Nigerian Politicians Are Responsible For The Trust Deficit In The System – Dare Adeoye

Nigerian Politicians Are Responsible For The Trust Deficit In The System – Dare Adeoye

Mr. Dare Adeoye is a Management and Development Consultant. He recenlty spoke on the reported dwindling trust level between citizens and government. He examined this issue  from a global perspective amidst other issues. Here are the excerpts

Tell us about yourself

I am Dare Adeoye, a Management and Development Consultant based in Osogbo, Osun State.

Globally, there seems to be an increasing level of distrust in governments by citizens. What do you think could have caused this?

Yes of course. There has been sort of distrust between citizens and their political representatives. Generally, I believe government should be an all inclusive thing. But the leaders, especially of the contemporary time are seeing it in a different perspective. They are seeing leadership as a discreet business that should not be revealed to the governed. This, to citizens, means that the government has something to hide. Even when eventually the government decides to address the citizens on any burning issue, it may be belated. Added to this is the mindset of the citizens that nothing reasonable is expected from the government since they are particularly detached from the governed.

Many people have said  liberal democracy is a scam especially in Sub Saharan Africa including Nigeria. Do you agree with this?

Yes of course. Democracy is not an African thing. We practice a monarchical system of government in Africa, which tends toward totalitarianism and autocracy. This suits an average African. In the African society, rulers rule without limit, opposition or dissenting voice. Rulers don’t willingly surrender their titles after ruling for a while or a stipulated time. They die on the throne. Democracy here is a fusion of the two and it has not been too helpful. That is why some schools of thought believe democracy is a scam.

Recently, especially at the ongoing COVID 19 pandemic, people tend to pitch tents with fake reports concerning the government. What are the underlying factors giving life to this?

The underlying factors for the thriving of fake news are nothing unconnected with the silence from the government. If there is uninterrupted and timely information flow from the government, I believe any other news from any source won’t thrive. Absence of information flow from the government and the zeal to be constantly fed with goings on will always give rise to fake news. It is in lieu of what people want to hear. 

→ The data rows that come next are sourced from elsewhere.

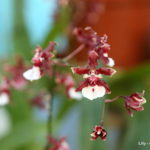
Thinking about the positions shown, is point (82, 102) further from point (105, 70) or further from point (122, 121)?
point (105, 70)

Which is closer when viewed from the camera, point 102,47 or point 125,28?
point 102,47

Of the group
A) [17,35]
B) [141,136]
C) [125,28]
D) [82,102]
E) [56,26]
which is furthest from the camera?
[125,28]

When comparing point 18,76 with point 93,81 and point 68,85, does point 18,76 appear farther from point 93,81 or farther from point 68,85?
point 93,81

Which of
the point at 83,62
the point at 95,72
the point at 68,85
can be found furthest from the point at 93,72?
the point at 83,62

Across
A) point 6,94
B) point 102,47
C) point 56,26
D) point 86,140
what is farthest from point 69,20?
point 102,47

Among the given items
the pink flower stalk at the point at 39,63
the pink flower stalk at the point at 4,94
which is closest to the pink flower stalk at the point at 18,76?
the pink flower stalk at the point at 4,94

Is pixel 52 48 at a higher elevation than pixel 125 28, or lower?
lower

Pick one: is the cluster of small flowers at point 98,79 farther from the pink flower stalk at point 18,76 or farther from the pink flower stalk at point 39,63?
the pink flower stalk at point 18,76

Experts have said there would be a lot of changes in the post COVID 19 era, what are the lessons you think Nigeria should learn from this disaster?

Some of the lessons Nigerians should learn from the pandemic include preparedness for epidemic outbreak and for the citizens. There is also a need for effective and timely information management. Putting round pegs in round holes, that is, making use of our experienced professional medical practitioners to head the Presidential Task Force on COVID-19 rather than a lawyer heading the team. Probably, we also an improved health care service delivery. I’m not too convinced this will be completely affected being what we are. Maybe a more efficient record keeping and data management on Nigerians.Voting for a younger, well equipped, knowledgeable and more proactive president in the next election will save us from the retinue of embarrassments the present leader has caused us. Reduction in over reliance on health excursion whereby a person who tested positive and has no case file in Nigeria, had his case file transferred from a medical facility abroad.

Do you foresee Nigerian leaders reflecting these changes after the pandemic?

I am not a prophet of doom but I doubt if they will change just like the proverbial leopard who hardly changes its spots.